Однажды Каменный Тигр, которому было уже лет тринадцать, попросил брата, чтоб взял на танцы. Тот решительно отказал. Тогда Каменный Тигр, таясь у заборов, прокрался вслед за братом. Он видел, как откалывал брат под гармошку, как ловко кружил девушек, бойко перебирая аккуратными ногами в чистых онучах и новых постолах, — и поэтому был удивлен, когда вдруг завязалась драка. Михаил быстренько набросал кучу человек в пять, а затем сиганул прочь. За ним было погнались, но тут один из хозяйских сынков крикнул, что остался брат того, который убежал. Парни бросили погоню и обступили Каменного Тигра. Он заорал, призывая на помощь брата. Но пока тот услышал и потом соображал, что делать, Каменному Тигру немало насовали. Михаилу пришлось вернуться и драться вовсе не так, как он привык. Ему тоже насовали. Он не любил вязнуть в бестолковой, пыхтящей драке толпою.
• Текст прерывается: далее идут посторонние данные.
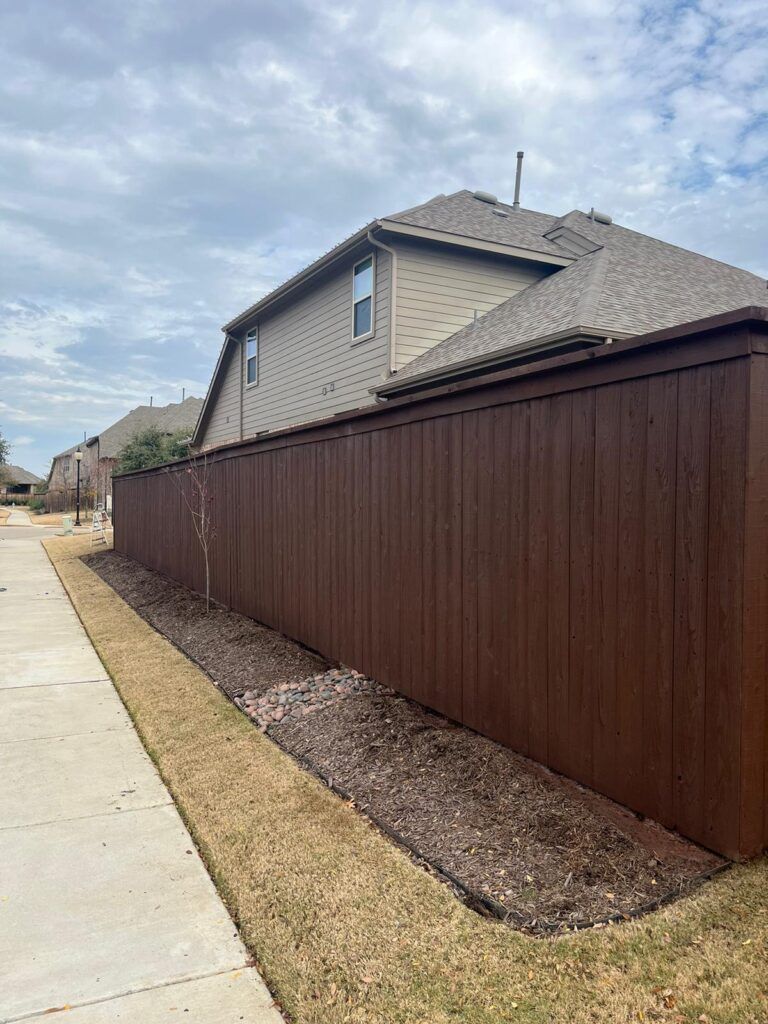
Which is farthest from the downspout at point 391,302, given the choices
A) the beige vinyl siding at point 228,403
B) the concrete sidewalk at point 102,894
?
the beige vinyl siding at point 228,403

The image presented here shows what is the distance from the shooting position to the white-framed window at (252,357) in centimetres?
1494

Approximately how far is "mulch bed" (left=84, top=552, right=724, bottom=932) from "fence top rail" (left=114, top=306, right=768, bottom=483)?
1.93m

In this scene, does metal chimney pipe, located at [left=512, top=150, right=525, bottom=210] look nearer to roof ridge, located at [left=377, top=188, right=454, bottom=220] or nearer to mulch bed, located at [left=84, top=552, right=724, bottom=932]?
roof ridge, located at [left=377, top=188, right=454, bottom=220]

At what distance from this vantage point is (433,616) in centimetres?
443

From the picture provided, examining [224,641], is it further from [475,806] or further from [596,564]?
[596,564]

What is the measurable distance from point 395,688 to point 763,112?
1002 cm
Братьям еле удалось отбиться и убежать, плюя на снег алой кровью. Дяди дома не было, и поэтому рассерженный Рычащий Тигр с досады принялся лупить брата, из-за которого ему впервые досталось столь много шишек. У старшего брата рука была тяжелая, и после каждого тумака у Каменного Тигра звенело в голове и летели искры из глаз. Но младший брат, уступая старшему в силе и атлетических талантах, был резче и цопче и к тому же богаче воображением. Он подумал, что если бы накрыть кудрявую голову рассвирепевшего Михаила чем-нибудь плотным и глубоким, то брат перестанет видеть и не сможет уже столь метко влеплять ему затрещины. И, схватив с горячей печки чугун с водою, он живо осуществил свое намерение, а затем дал деру из дома.

Когда глубокой ночью он вернулся домой, Михаил уже спал, приткнувшись носом к спине Розового Юга. А когда утром все встали, он ничего не сказал Каменному Тигру, хотя ошпаренная кожа на лице и шее была красная и он в это утро не стал по обыкновению натираться снегом.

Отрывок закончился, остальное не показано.